Rolling Loud, the two-day festival, was scheduled for October 19 and 20. Rapper Wiz Khalifa and award-winning group Migos, of "Bad and Boujee" fame, were set to headline the show. The lineup also included Ski Mask the Slump God, Playboi Carti, and several Chinese hip-hop artists.
Festival organizers announced the cancellation on the show's Facebook page on Monday. "After consulting with security experts, it has been determined that it is not possible to organize the upcoming Rolling Loud Hong Kong edition as we had hoped without endangering the safety and well-being of our fans, artists, and staff," the statement said.
"While we regret having to cancel the festival, this is not a decision that has been taken lightly and we look forward to bringing the Rolling Loud festival experience to Hong Kong in the future to celebrate the city's rich culture and buzzing hip-hop music scene."
The statement added that all tickets would be fully refunded.
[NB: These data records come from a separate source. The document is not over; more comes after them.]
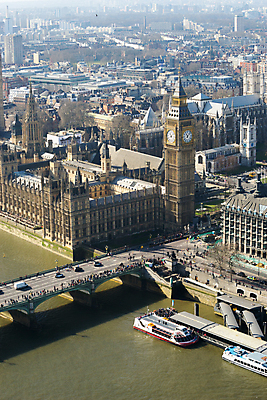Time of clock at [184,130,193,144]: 11:07
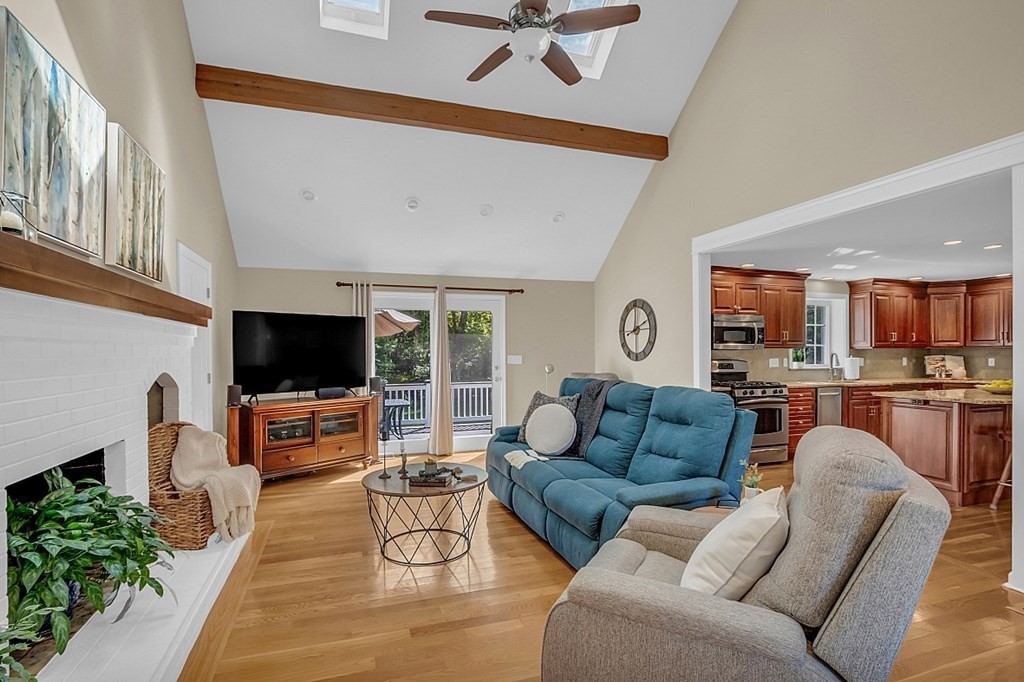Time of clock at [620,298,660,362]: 2:00
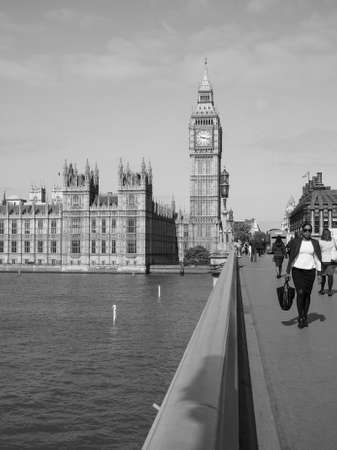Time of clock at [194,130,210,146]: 9:17
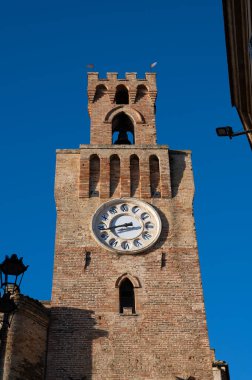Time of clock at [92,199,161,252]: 8:43
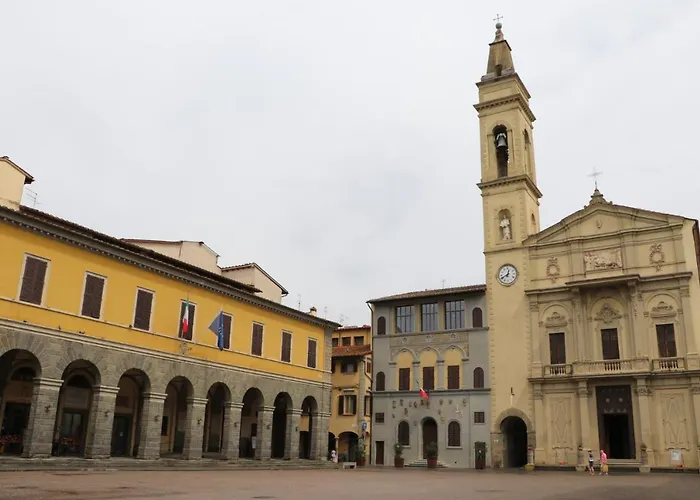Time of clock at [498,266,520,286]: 12:40
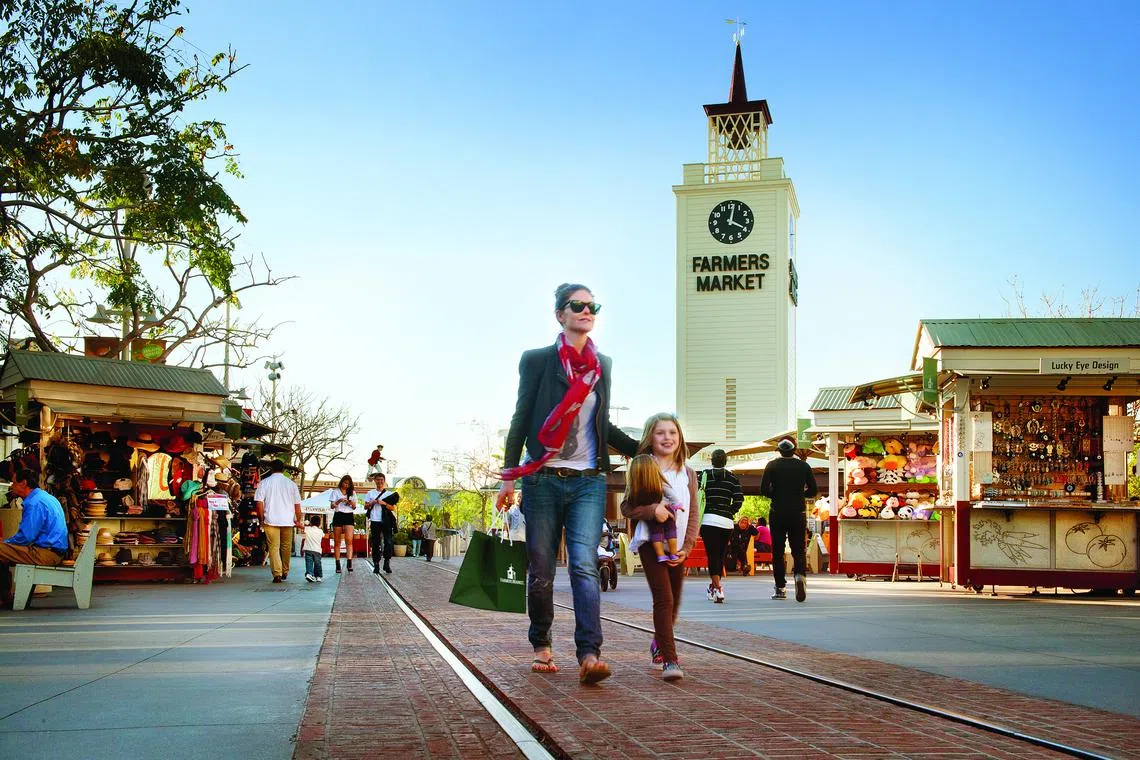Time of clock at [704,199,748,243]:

Hong Kong's pro-democracy, anti-government protests began in June over a now-withdrawn extradition bill. They have steadily escalated in violence and destruction -- nearly every weekend, protesters clash with riot police on the streets, with tear gas fired and molotov cocktails setting barricades aflame. With pitched battles broadcast to the world for four straight months, many organizers and artists have canceled events.
Trevor Noah, host of "The Daily Show," postponed a stand-up show; pop stars Carly Rae Jepsen and Chvrches both canceled concerts; the musical show "Matilda" postponed a planned one-month run; even sports events like the Women's Tennis Association Hong Kong Tennis Open have been postponed.
In the face of endless unrest, it's not just performers turning away -- tourism numbers have plummeted. This August saw 40% fewer tourists than the same time last year. Malls are often nearly empty, and even Disneyland has been hit, with no lines for rides and bands playing to sparse crowds. And it's taking a toll on the local economy -- the unemployment rate rose from 3.9% in August to 4.6% in September, with retailers, hotels, restaurants, and tour companies citywide struggling to stay afloat.